Exercise task:
Answer these questions about the Gozo excerpt:
1. At what time was the writer waiting for the Gozo Channel ship?
2. From what hour do the roughly four similar trips from Gozo run each day?
3. Besides the university, which institution do many of the travelers attend as students?

Excerpt:
Malta Independent Thursday, 16 June 2011, 00:00 Last update: about 13 years ago

Gozo is so close and yet so far. The sister island has always had specific challenges and problems, particularly in terms of autonomy, governance and convergence with Malta.

Before I start my report, let me first tell of something that, for me at least, was a total surprise. Waiting for the Gozo Channel ship at 7.30am I was amazed by the stream of people coming off the 7am ship from Gozo.

The people walking out could be termed the population of a small village in Gozo. I was told the same holds for around four trips of the ship from Gozo from 6am onwards. Day after day, sun or rain, summer or winter.

Many, obviously, are students at the university or MCAST. Others work in Malta. When people in Gozo say there is a huge brain drain ongoing, they are more than right. Many young people get to like it in Malta, settle down in Malta, or maybe go abroad. Sometimes they return to Gozo after some years, but it is increasingly becoming an island of elderly people, and also a holiday home for many who enjoy Gozo’s wonderful offerings.

Given records:
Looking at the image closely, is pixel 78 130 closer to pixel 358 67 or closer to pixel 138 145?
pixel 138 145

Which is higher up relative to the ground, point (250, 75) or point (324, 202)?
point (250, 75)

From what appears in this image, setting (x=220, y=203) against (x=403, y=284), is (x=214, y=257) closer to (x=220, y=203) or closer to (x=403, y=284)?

Reply to the task:
1. 7.30am
2. From 6am onward
3. MCAST